The data presented demonstrate that unilateral chronic TMJ inflammation could be initiated in TNFR1/R2−/− mice when a “first hit” TMJ inflammatory insult with CFA was followed later by a mild gastrointestinal inflammation “second hit” using MO. The “double hit” model in wild type mice did not induce recrudescence of TMJ inflammation and associated hypersensitivity. In TNFR1/R2−/− mice, the chronic hypersensitivity continued through the four month experimental timeline. Cytokine levels of TNFα and several other pro-inflammatory cytokines were increased while several anti-inflammatory cytokines were decreased in blood serum samples of TNFR1/R2−/− mice compared to wild type mice. This was particularly striking on day 14 after CFA injection when behavioral hypersensitivity in animals of both genotypes was recovered. ROS scavenger PBN and TNFα neutralizing fusion protein etanercept, as well as specific antagonists for P2X7 and NMDA receptors were able to attenuate behavioral hypersensitivity while TRPV1 antagonist capsazepine had no effect. These data demonstrate the complexity of molecular signaling pathways involved in the chronic TMJ inflammation. We also determined that TNFR1/R2−/− mice respond to acute inflammation induced by formalin injection into the lip with increased nocifensive behavior during both phases compared to WT animals. TNFR1/R2−/− mice not only showed wiping and scratching of the injected side of the face, but also responded by freezing and unlike WT mice, jumped to escape the cage. This was unexpected as previous studies reported the absence of functional TNFR1/R2 by use of antibodies or knockout mice to be protective in the formalin test (Seadi Pereira et al., 2009; Zhang et al., 2011a; Zhang et al., 2011b). A possible explanation is differences in experienced environmental stress that reportedly alters susceptibility to arthritis model induction (Ji et al., 2002). Most recently, a feature in Science magazine attributed differences in gut microbiota to reproducibility differences in published experimental results even when using the identical mouse strain purchased from the same vendor (Servick, 2016).

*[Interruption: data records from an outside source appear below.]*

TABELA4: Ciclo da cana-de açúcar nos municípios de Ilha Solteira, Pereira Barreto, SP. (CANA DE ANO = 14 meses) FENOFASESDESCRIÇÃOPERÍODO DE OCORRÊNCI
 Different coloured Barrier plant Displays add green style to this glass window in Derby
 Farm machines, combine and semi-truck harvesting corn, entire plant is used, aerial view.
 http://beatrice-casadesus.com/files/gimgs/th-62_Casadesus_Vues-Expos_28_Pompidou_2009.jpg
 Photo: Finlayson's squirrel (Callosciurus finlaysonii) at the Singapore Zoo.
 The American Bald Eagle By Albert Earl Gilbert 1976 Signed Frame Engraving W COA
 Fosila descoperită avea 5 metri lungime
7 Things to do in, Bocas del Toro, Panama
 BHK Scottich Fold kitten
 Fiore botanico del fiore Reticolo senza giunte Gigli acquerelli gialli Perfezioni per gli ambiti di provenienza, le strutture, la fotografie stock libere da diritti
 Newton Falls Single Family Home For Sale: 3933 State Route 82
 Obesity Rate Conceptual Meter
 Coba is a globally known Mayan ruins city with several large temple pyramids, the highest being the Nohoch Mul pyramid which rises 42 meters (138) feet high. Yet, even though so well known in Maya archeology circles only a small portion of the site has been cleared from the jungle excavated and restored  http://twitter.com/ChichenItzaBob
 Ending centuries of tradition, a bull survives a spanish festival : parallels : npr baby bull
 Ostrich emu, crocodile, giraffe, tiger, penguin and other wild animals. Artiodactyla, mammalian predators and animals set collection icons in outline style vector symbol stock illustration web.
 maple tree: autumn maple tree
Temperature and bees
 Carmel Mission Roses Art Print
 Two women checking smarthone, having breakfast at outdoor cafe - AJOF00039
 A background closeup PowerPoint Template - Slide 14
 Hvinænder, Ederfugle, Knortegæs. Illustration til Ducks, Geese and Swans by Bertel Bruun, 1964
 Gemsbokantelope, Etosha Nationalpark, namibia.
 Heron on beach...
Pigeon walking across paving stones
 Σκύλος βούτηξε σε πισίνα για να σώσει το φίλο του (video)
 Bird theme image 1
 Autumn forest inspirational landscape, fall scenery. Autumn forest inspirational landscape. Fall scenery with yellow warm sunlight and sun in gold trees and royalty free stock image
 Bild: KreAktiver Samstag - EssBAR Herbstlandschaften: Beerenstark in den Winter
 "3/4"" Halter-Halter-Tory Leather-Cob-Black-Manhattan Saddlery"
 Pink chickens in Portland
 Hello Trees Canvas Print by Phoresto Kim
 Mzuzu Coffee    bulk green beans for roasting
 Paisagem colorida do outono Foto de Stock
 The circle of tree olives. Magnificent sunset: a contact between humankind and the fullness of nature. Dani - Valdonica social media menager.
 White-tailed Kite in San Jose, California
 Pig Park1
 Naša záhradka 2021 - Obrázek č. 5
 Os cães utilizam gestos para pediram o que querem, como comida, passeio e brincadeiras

The “double hit” inflammatory insult model produced recrudescence of mechanical hypersensitivity only in the ipsilateral TMJ area injected with the CFA similar to our study using the “double hit” inflammatory model to model knee joint arthritis (Westlund et al., 2012). Behavioral hypersensitivity re-occurred weeks after gastrointestinal inflammation only in TNFR1/R2−/− mice while WT animals fully recovered from both insults. The use of CFA to model RA as well as persistent TMJ inflammation is well established, inducing edema in the joint and behavioral hypersensitivity (Spears et al., 2003), symptoms similar to clinical patients (Arthritis Foundation, http://www.arthritis.org). On a technical note, similar to a previous study, we tested the area over the TMJ with von Frey filaments (do Val et al., 2014). In our experiments, the stimulated skin and underlying tissue was relatively insensitive, requiring higher strength von Frey filaments to elicit a response compared to the whiskerpad and feet. We tested heat sensitivity using the hotplate, demonstrating whole body heat hypersensitivity. A recent publication demonstrated that that orofacial pain induces widespread pain sensitization in rodent models (Zhang et al., 2016). That study also reported paradoxical mechanical allodynia in the hindpaw with concurrent heat hyperalgesia.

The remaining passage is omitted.